→ PROBLEMS TO WORK ON:
• A. Condense the section of the watercourse data beginning "Location" into a single sentence that keeps its main facts.
• B. Set out the lines of the rows as a Markdown table with the columns No. and Line, starting at the line that contains "What is the total" and ending at the line that contains "10.6 inches". Leave out blank lines.

→ PROVIDED TEXT:
-=-=-=-=-
Location
- Country: Canada
- Province: Quebec
- Region: Mauricie
- City and municipality: La Tuque and Lac-Édouard

Physical characteristics
- Source: Aberdeen Lake
- • location: La Tuque
- • coordinates: 47°43′38″N 72°06′48″W﻿ / ﻿47.72711°N 72.11321°W
- • elevation: 429 (m?)
- Mouth: Rivière aux Castors Noirs (via Lac aux Biscuits)
- • location: Lac-Édouard
- • coordinates: 47°38′16″N 72°11′45″W﻿ / ﻿47.63778°N 72.19583°W
- • elevation: 343 m
- Length: 17.5 km (10.9 mi)

Basin features
- • left: (Upward from the mouth) Décharge (via le lac Cleveland) d'un lac non identifié, décharge (via le lac Cleveland) de deux lacs non identifiés, décharge d'un ensemble de lacs dont Hall et McMillen, décharge d'un lac non identifié, décharge d'un lac non identifié, ruisseau non identifié, décharge d'un lac non identifié (via le Lac Edgar), ruisseau non identifié (via le Lac Edgar), décharge du lac Witherbee.
- • right: (Upward from the mouth) Décharge d'un ensemble de petits lacs non identifiés, décharge d'un lac non identifié, décharge (via le lac Cleveland) d'un lac non identifié, décharge (via le lac Cleveland) d'un lac non identifié, décharge d'un ensemble de lacs dont le lac Paré, du Mâle et Boily, décharge du lac du Portage, décharge (via le lac Edgar) de deux lacs non identifiés dont le lac Pierre.
-=-=-=-=-
→ SUPPLIED RECORDS:
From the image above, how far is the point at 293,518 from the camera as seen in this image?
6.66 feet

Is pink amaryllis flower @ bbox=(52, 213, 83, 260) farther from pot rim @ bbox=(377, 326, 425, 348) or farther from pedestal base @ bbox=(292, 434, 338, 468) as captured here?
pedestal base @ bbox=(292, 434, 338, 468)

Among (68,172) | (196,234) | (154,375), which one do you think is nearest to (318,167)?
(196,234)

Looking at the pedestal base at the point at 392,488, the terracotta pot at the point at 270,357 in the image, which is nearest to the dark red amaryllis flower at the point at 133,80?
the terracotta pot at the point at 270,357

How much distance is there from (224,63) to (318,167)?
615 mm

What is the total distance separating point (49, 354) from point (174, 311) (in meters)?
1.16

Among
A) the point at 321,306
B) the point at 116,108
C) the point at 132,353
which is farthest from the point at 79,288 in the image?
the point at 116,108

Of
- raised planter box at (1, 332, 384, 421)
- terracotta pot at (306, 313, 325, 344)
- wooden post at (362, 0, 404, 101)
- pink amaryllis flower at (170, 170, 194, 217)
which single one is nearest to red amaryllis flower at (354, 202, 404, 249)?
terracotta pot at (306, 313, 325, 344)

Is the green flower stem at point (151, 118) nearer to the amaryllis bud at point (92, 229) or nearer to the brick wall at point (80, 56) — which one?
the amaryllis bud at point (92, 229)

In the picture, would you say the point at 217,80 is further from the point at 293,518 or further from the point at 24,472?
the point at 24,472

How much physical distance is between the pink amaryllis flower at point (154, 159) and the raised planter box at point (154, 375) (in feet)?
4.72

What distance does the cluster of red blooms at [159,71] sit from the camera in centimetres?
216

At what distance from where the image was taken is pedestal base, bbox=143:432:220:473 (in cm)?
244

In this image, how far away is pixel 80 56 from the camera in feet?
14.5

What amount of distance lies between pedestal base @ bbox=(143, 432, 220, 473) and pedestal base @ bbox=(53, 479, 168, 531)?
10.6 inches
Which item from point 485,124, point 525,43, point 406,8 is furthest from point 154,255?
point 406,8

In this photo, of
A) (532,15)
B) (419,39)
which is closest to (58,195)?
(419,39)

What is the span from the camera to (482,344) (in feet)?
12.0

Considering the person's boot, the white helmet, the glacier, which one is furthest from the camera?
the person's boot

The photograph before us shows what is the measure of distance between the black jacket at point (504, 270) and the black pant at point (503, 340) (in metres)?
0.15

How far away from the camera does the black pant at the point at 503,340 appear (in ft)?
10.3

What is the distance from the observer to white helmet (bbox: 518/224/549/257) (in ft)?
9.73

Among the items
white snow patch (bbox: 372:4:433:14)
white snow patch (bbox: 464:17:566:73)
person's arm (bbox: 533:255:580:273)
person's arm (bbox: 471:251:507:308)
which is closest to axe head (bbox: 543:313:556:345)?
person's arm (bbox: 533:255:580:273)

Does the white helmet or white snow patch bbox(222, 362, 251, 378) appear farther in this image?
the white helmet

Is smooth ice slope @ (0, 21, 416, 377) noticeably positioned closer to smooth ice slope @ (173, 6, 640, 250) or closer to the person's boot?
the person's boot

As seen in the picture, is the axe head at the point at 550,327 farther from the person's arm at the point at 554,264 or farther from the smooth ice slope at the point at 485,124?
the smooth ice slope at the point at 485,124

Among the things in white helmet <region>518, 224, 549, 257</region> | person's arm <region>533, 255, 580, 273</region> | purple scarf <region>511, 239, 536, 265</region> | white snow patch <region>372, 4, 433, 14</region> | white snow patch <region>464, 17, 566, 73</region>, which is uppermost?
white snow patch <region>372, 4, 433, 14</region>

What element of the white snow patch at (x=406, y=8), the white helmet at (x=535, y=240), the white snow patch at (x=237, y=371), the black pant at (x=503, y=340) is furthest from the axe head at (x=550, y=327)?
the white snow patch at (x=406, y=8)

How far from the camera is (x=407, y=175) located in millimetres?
-=-=-=-=-
→ THE SOLUTIONS:
• A. It is located in La Tuque and Lac-Édouard, in the Mauricie region of Quebec, Canada.

• B.
| No. | Line |
|---|---|
| 1 | What is the total distance separating point (49, 354) from point (174, 311) (in meters)? |
| 2 | 1.16 |
| 3 | Among |
| 4 | A) the point at 321,306 |
| 5 | B) the point at 116,108 |
| 6 | C) the point at 132,353 |
| 7 | which is farthest from the point at 79,288 in the image? |
| 8 | the point at 116,108 |
| 9 | Of |
| 10 | - raised planter box at (1, 332, 384, 421) |
| 11 | - terracotta pot at (306, 313, 325, 344) |
| 12 | - wooden post at (362, 0, 404, 101) |
| 13 | - pink amaryllis flower at (170, 170, 194, 217) |
| 14 | which single one is nearest to red amaryllis flower at (354, 202, 404, 249)? |
| 15 | terracotta pot at (306, 313, 325, 344) |
| 16 | Is the green flower stem at point (151, 118) nearer to the amaryllis bud at point (92, 229) or nearer to the brick wall at point (80, 56) — which one? |
| 17 | the amaryllis bud at point (92, 229) |
| 18 | In the picture, would you say the point at 217,80 is further from the point at 293,518 or further from the point at 24,472? |
| 19 | the point at 24,472 |
| 20 | How much physical distance is between the pink amaryllis flower at point (154, 159) and the raised planter box at point (154, 375) (in feet)? |
| 21 | 4.72 |
| 22 | What distance does the cluster of red blooms at [159,71] sit from the camera in centimetres? |
| 23 | 216 |
| 24 | At what distance from where the image was taken is pedestal base, bbox=143:432:220:473 (in cm)? |
| 25 | 244 |
| 26 | In this image, how far away is pixel 80 56 from the camera in feet? |
| 27 | 14.5 |
| 28 | What amount of distance lies between pedestal base @ bbox=(143, 432, 220, 473) and pedestal base @ bbox=(53, 479, 168, 531)? |
| 29 | 10.6 inches |